The structure and functions of the musculoskeletal system


Additional information


Identification of the bones at the following locations:

  • head/neck – cranium and vertebrae
  • shoulder – scapula and humerus
  • chest – ribs and sternum
  • elbow – humerus, radius and ulna
  • hip – pelvis and femur
  • knee – femur and tibia (students should also know that the patella sits in front of the knee joint)
  • ankle – tibia, fibula and talus.

Structure of the skeleton

How the skeletal system provides a framework for movement (in conjunction with the muscular system):

  • the skeletal system allows movement at a joint
  • the shape and type of the bones determine the amount of movement (short bones enable finer controlled movements/long bones enable gross movement)
  • flat bones for protection of vital organs
  • the different joint types allow different types of movement
  • the skeleton provides a point of attachment for muscles – when muscles contract they pull the bone.

Functions of the skeleton

  • support
  • protection of vital organs by flat bones
  • movement
  • structural shape and points for attachment
  • mineral storage
  • blood cell production.

Functions should be applied to performance in physical activity.

Muscles of the body

Identification of the following muscles within the body:

  • latissimus dorsi
  • deltoid
  • rotator cuffs
  • pectorals
  • biceps
  • triceps
  • abdominals
  • hip flexors
  • gluteals
  • hamstring group (not individual names)
  • quadriceps group (not individual names)
  • gastrocnemius
  • tibialis anterior.

Students should be taught the role of tendons (attaching muscle to bones).

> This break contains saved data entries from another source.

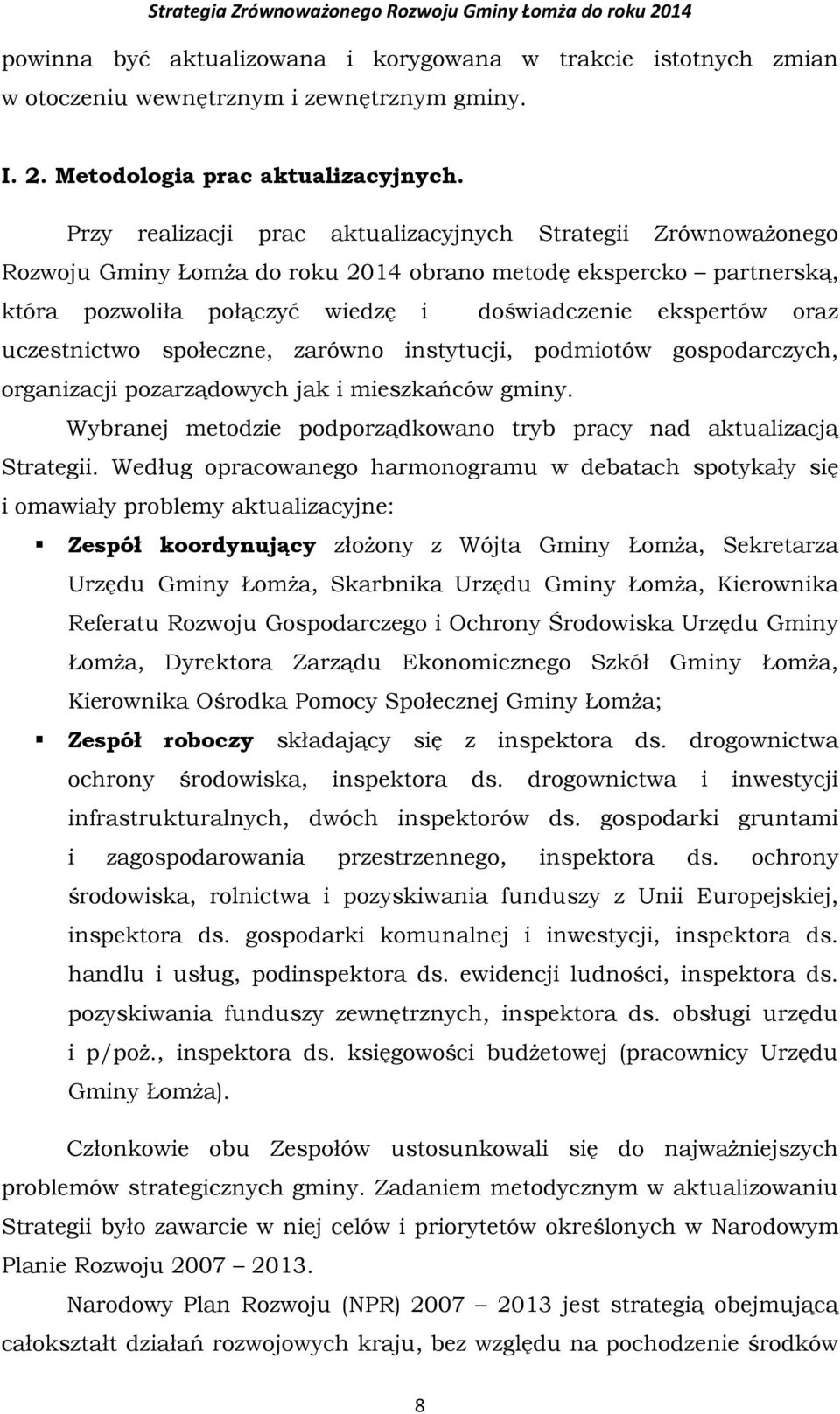 Strategia Zrównoważonego Rozwoju Gminy Łomża do roku 2014

powinna być aktualizowana i korygowana w trakcie istotnych zmian w otoczeniu wewnętrznym i zewnętrznym gminy.

I. 2. Metodologia prac aktualizacyjnych.

Przy realizacji prac aktualizacyjnych Strategii Zrównoważonego Rozwoju Gminy Łomża do roku 2014 obrano metodę ekspercko – partnerską, która pozwoliła połączyć wiedzę i doświadczenie ekspertów oraz uczestnictwo społeczne, zarówno instytucji, podmiotów gospodarczych, organizacji pozarządowych jak i mieszkańców gminy.

Wybranej metodzie podporządkowano tryb pracy nad aktualizacją Strategii. Według opracowanego harmonogramu w debatach spotykały się i omawiały problemy aktualizacyjne:

Zespół koordynujący złożony z Wójta Gminy Łomża, Sekretarza Urzędu Gminy Łomża, Skarbnika Urzędu Gminy Łomża, Kierownika Referatu Rozwoju Gospodarczego i Ochrony Środowiska Urzędu Gminy Łomża, Dyrektora Zarządu Ekonomicznego Szkół Gminy Łomża, Kierownika Ośrodka Pomocy Społecznej Gminy Łomża;

Zespół roboczy składający się z inspektora ds. drogownictwa ochrony środowiska, inspektora ds. drogownictwa i inwestycji infrastrukturalnych, dwóch inspektorów ds. gospodarki gruntami i zagospodarowania przestrzennego, inspektora ds. ochrony środowiska, rolnictwa i pozyskiwania funduszy z Unii Europejskiej, inspektora ds. gospodarki komunalnej i inwestycji, inspektora ds. handlu i usług, podinspektora ds. ewidencji ludności, inspektora ds. pozyskiwania funduszy zewnętrznych, inspektora ds. obsługi urzędu i p/poż., inspektora ds. księgowości budżetowej (pracownicy Urzędu Gminy Łomża).

Członkowie obu Zespołów ustosunkowali się do najważniejszych problemów strategicznych gminy. Zadaniem metodycznym w aktualizowaniu Strategii było zawarcie w niej celów i priorytetów określonych w Narodowym Planie Rozwoju 2007 – 2013.

Narodowy Plan Rozwoju (NPR) 2007 – 2013 jest strategią obejmującą całokształt działań rozwojowych kraju, bez względu na pochodzenie środków

8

Structure of a synovial joint

Identification of the following structures of a synovial joint and how they help to prevent injury:

  • synovial membrane
  • synovial fluid
  • joint capsule
  • bursae
  • cartilage
  • ligaments.

Types of freely movable joints that allow different movements

Identification of the types of joints with reference to the following:

  • elbow, knee and ankle – hinge joint
  • hip and shoulder – ball and socket.

How joints differ in design to allow certain types of movement at a joint

Understand that the following types of movement are linked to the appropriate joint type, which enables that movement to take place:

  • flexion/extension at the shoulder, elbow, hip and knee
  • abduction/adduction at the shoulder
  • rotation of the shoulder
  • circumduction of the shoulder
  • plantar flexion/dorsiflexion at the ankle.

Application to specific sporting actions is in movement analysis.

How the major muscles and muscle groups of the body work antagonistically on the major joints of the skeleton to affect movement in physical activity at the major movable joints

With reference to the shoulder, elbow, hip, knee and ankle joints:

  • major muscle groups operating at these joints (see above)
  • the action of prime movers (agonists)/antagonists
  • bones located at the joint (see above)
  • how these muscle groups work isometrically and isotonically (concentric/eccentric).

The difference between concentric and eccentric (isotonic) contractions.